Have you ever wondered what it really felt like to live in another time, far remote from our own? Perhaps when early reptiles first became mammals, or round the campfire with some cannibal early humans? If so, nothing will get you closer then the work of Czech artist Zdenek Burian (1905-1981).
Starting out as a commercial artist, he came to collaborate with Czech scientist Professor Josef Augusta. Together they embarked on the finest canon of Paleoart ever created. If the early works owe something to pioneer Charles Knight, then Burian soon left this mentor far behind, producing works whose depth, dynamism and attention to detail cannot be matched. His landscapes capture the vast emptiness of the primeval. His action paintings, the swift movements of dinosaurs and primitive fish in mortal chase and combat. His portraits, whether of Neanderthals or mammoths create real presence and personality for their subjects. His landscapes recall Brueghel or Constable. His use of colour is like Rembrandt‘s. His eye for light and mood is as good as anything in Vermeer-or Edward Hopper, a contemporary whose work also massively transcended its commercial purpose.
It’s true that scientific advance has rendered some of his work a little inaccurate. Australopithecines did not have apelike feet, they were entirely modern. If Brachiosaurs had been as deep in the water as Burian depicts them, they would have suffocated immediately. But he worked with best that the science of the time could tell him, and to cavil would be like rejecting Velazquez‘ Seige of Breda on the grounds that details of the soldiers’ uniforms are inaccurate. Sorry, you’re missing the point.

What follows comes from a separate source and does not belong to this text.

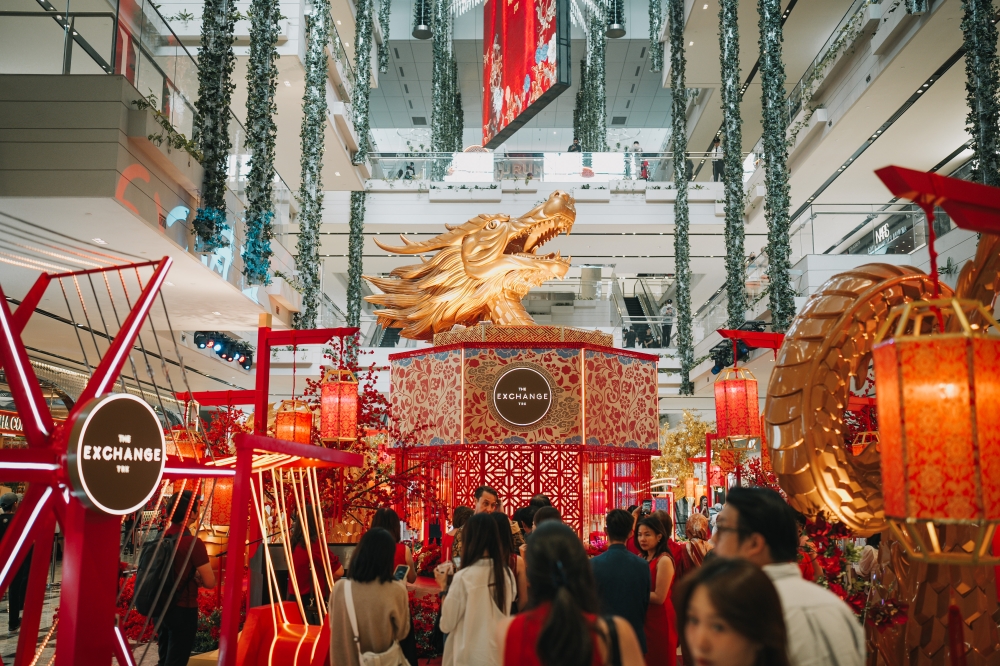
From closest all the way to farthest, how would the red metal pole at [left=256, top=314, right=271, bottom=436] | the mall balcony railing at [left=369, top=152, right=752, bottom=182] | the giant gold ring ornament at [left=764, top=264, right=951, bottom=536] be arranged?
the giant gold ring ornament at [left=764, top=264, right=951, bottom=536] < the red metal pole at [left=256, top=314, right=271, bottom=436] < the mall balcony railing at [left=369, top=152, right=752, bottom=182]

His corpus was vast. If you want to immerse yourself in it, we have a Wikipedia link below as a jumping-off point. But good litho reproductions can be found as illustrations to the books be produced with Augusta and later Professor Spinar, which can be picked off at good prices from sites like e bay and Amazon. As you revel in the art, remember the science. For final recognition came in 2017 when the first wholly Czech dinosaur was named Burianosaurus augusta, in the honour of two fine men.